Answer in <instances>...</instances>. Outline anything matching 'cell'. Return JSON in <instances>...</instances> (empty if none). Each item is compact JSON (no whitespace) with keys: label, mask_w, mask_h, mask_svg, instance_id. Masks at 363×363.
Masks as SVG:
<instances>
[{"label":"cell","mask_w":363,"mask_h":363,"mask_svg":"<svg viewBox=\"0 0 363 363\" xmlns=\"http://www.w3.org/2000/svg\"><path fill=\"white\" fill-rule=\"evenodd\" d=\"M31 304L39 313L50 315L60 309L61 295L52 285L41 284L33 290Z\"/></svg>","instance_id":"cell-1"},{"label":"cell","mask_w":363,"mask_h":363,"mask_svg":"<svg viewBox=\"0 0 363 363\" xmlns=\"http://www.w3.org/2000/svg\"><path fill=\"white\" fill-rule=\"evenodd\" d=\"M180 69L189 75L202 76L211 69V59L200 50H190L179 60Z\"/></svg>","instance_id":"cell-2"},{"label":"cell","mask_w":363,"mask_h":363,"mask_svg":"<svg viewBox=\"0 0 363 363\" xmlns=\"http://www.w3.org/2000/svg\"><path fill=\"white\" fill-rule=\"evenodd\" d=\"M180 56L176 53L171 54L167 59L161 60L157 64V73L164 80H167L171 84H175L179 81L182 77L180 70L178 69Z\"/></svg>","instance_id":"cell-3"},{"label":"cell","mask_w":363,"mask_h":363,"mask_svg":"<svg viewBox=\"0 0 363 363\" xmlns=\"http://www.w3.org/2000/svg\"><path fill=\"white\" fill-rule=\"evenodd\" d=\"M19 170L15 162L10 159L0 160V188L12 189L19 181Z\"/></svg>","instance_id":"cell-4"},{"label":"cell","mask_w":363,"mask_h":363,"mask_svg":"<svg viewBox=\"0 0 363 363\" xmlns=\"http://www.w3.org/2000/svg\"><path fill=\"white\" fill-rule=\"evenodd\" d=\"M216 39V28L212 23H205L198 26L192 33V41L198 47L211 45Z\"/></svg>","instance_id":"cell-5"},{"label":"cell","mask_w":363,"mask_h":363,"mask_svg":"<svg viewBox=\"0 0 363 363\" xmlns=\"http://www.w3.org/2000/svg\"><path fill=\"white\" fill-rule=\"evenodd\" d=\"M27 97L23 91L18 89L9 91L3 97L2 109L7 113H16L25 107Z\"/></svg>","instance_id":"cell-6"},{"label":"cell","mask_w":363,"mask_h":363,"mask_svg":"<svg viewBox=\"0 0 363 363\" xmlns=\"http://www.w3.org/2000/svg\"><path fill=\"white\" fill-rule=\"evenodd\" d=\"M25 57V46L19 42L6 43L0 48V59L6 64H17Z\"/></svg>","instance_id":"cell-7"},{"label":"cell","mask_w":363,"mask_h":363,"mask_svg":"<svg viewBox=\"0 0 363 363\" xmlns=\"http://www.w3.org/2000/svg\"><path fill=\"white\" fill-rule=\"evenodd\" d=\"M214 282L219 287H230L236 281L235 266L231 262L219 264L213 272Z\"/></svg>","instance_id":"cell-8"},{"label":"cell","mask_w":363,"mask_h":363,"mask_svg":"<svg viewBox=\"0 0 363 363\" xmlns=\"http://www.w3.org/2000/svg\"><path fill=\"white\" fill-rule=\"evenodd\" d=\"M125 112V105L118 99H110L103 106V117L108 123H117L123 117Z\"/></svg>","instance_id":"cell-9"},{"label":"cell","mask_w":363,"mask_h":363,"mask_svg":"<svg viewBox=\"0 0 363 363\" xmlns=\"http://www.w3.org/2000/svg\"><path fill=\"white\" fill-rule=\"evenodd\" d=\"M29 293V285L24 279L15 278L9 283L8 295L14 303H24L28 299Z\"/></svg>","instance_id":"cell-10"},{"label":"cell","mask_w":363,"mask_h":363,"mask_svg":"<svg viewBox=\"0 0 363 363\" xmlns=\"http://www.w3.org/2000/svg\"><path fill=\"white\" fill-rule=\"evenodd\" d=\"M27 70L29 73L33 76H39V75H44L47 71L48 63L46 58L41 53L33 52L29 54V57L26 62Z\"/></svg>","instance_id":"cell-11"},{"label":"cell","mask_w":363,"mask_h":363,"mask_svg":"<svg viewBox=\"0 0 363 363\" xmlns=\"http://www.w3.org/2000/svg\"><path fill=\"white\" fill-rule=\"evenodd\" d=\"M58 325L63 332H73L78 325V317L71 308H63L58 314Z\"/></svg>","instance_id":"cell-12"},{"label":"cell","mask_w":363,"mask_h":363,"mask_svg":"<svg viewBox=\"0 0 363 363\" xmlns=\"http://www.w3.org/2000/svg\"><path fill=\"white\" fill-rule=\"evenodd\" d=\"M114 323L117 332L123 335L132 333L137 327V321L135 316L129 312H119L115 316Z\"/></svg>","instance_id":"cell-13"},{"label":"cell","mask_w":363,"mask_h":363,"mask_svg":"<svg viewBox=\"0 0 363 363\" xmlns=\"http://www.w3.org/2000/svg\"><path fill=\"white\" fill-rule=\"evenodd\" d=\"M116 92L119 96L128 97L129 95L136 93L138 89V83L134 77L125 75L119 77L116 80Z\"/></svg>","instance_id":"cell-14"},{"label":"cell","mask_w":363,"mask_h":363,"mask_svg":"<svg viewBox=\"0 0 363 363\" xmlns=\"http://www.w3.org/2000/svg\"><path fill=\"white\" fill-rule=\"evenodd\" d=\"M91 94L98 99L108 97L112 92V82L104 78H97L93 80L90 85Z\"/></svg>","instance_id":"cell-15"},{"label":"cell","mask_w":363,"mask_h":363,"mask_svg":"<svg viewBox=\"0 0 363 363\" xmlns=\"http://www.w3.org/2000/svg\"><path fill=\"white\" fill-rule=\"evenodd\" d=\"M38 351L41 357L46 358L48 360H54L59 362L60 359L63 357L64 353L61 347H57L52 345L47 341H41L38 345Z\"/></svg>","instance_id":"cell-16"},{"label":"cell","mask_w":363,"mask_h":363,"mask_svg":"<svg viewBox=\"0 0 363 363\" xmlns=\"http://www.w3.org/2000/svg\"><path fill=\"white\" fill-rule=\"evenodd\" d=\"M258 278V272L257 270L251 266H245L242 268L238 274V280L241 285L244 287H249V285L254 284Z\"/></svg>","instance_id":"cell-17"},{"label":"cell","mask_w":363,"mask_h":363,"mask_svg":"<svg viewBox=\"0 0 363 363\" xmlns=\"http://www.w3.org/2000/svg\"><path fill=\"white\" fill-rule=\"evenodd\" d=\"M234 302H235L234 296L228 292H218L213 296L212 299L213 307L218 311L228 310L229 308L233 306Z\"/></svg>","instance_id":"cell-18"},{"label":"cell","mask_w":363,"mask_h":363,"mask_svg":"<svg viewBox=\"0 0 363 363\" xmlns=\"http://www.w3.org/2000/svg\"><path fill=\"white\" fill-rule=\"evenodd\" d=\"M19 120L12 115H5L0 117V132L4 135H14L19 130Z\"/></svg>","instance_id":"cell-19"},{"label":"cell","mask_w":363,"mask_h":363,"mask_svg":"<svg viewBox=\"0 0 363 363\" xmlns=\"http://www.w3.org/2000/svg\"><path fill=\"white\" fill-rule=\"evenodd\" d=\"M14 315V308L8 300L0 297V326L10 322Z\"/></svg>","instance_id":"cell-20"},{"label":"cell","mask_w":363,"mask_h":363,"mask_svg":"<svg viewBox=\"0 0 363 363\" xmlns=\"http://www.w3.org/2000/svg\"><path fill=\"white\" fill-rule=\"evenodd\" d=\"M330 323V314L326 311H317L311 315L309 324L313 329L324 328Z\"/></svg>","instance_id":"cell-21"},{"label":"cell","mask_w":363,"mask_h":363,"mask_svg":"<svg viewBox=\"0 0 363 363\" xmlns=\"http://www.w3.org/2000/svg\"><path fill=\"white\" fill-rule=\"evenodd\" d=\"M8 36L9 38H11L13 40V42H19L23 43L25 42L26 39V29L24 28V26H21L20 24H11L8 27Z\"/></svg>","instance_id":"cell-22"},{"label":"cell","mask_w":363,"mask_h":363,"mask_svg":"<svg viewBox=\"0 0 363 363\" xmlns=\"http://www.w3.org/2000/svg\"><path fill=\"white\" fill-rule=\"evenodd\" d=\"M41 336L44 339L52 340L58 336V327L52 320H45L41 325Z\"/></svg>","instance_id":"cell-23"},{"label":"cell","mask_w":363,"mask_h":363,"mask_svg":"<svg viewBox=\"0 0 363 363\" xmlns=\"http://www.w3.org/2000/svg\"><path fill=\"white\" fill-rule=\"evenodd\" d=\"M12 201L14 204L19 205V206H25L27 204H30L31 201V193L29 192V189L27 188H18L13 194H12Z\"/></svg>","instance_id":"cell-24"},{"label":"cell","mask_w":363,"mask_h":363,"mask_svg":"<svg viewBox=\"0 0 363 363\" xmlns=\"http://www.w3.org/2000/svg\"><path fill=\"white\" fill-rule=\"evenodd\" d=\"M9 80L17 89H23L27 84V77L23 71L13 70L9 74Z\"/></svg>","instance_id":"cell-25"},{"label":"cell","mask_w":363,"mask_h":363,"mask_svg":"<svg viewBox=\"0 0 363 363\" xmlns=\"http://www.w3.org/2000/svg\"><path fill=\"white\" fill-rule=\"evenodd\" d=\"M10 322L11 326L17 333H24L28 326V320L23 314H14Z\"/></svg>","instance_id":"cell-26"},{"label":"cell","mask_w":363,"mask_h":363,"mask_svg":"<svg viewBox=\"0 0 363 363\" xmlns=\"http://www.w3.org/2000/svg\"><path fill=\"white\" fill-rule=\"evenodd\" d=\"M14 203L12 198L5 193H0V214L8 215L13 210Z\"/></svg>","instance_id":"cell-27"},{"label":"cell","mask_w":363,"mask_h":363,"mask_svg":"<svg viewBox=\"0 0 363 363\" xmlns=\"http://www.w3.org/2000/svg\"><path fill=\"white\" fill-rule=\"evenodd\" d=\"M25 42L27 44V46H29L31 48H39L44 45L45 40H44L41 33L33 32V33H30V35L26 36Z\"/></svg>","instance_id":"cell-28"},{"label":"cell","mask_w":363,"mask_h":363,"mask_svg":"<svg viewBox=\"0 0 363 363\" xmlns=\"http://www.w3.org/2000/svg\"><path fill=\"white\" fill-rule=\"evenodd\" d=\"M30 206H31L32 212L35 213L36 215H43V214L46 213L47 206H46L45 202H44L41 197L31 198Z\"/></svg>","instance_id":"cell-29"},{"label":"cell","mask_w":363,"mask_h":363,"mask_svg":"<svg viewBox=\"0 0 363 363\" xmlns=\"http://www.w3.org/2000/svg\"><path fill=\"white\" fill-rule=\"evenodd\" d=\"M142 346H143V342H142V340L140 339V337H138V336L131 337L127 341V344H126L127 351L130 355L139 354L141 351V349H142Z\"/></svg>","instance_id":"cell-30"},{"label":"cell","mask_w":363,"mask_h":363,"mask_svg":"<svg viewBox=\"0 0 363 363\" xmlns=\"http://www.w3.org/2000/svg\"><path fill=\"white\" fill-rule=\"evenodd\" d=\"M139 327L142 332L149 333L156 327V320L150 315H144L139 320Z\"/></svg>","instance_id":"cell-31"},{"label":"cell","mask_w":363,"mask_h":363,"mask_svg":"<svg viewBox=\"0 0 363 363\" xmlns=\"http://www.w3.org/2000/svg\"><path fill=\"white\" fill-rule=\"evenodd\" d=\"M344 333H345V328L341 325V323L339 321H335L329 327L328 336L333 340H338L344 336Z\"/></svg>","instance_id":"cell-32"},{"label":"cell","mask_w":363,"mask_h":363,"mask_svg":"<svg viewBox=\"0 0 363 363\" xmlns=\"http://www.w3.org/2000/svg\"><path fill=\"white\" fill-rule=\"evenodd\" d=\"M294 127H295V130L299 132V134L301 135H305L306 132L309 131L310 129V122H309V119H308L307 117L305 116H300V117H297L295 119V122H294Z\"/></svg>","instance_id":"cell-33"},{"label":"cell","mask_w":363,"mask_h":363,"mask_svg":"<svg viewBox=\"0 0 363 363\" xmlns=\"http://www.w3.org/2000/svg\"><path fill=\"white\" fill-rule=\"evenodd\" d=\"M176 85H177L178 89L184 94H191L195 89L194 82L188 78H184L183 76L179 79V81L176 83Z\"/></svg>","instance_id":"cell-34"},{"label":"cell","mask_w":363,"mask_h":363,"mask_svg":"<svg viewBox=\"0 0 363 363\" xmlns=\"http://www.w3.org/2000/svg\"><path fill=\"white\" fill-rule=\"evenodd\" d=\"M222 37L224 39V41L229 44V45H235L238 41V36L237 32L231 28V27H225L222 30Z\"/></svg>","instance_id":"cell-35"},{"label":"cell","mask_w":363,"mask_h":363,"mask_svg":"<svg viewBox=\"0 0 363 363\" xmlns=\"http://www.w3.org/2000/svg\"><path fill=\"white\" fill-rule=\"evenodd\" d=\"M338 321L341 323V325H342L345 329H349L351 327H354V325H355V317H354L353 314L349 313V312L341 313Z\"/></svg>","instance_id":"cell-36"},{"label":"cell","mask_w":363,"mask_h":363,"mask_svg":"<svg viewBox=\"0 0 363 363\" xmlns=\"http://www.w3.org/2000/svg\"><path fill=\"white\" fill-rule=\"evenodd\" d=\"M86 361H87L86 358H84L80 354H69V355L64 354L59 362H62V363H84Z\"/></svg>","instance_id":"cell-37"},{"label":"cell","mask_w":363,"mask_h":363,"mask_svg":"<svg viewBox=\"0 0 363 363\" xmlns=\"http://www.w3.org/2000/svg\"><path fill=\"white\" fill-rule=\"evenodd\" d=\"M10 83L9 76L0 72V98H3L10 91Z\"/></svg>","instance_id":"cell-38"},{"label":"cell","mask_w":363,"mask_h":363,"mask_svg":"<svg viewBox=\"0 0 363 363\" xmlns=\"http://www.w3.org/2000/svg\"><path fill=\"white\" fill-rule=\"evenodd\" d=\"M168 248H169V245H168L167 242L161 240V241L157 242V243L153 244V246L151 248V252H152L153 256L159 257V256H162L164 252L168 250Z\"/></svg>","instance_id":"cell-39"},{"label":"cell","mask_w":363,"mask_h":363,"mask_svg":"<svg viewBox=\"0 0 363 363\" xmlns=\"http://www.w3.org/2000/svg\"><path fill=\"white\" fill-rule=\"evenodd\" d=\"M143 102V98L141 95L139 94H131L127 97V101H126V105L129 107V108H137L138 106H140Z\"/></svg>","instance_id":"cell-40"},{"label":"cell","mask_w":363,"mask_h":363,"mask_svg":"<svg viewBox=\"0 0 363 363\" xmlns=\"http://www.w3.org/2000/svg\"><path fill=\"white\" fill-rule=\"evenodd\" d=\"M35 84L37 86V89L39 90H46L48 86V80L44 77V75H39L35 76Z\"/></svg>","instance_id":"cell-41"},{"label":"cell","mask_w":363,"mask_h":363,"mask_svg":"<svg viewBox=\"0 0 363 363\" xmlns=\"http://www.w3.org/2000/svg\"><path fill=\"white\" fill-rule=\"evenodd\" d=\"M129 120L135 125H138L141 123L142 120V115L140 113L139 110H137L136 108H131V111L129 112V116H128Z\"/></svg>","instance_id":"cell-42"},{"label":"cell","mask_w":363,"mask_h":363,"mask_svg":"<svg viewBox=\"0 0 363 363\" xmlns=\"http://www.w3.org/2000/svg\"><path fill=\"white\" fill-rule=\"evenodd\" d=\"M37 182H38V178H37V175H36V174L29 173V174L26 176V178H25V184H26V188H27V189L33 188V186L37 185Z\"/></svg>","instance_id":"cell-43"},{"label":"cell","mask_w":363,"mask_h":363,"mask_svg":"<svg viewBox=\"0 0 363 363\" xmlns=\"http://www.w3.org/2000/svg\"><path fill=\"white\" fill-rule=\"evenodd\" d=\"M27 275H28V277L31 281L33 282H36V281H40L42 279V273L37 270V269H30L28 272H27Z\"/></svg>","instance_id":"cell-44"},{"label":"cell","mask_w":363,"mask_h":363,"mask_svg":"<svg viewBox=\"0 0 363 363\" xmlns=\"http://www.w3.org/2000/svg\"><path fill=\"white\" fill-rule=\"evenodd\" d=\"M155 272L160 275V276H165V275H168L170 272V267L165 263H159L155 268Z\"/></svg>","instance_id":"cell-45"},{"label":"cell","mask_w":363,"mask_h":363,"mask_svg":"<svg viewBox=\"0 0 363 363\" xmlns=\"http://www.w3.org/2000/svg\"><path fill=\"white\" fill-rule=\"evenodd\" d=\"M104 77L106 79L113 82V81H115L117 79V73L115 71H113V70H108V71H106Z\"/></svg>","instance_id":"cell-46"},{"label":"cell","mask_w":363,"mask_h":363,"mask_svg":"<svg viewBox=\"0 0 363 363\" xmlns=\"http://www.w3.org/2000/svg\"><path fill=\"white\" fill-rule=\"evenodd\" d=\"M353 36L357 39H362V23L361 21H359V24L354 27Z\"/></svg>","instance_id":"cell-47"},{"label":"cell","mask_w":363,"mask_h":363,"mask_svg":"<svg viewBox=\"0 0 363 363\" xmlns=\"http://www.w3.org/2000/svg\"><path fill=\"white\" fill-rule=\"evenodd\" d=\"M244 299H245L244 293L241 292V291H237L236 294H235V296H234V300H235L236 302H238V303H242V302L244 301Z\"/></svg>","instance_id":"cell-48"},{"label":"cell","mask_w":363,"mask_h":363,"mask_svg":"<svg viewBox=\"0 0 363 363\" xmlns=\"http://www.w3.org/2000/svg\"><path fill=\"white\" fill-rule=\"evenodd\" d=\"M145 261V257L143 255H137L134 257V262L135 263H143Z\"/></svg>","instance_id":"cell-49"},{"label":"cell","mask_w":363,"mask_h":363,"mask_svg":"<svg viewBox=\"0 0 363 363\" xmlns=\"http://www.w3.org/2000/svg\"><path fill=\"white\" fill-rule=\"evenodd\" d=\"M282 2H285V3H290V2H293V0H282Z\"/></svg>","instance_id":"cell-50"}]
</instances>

What is needed
Go through the records and copy out every line that contains the string "instances". Case counts, so only matches with the same capital and small letters qualify.

Written solution
Answer in <instances>...</instances>. Outline anything matching 'cell'. Return JSON in <instances>...</instances> (empty if none). Each item is compact JSON (no whitespace) with keys: label, mask_w, mask_h, mask_svg, instance_id. Masks at 363×363.
<instances>
</instances>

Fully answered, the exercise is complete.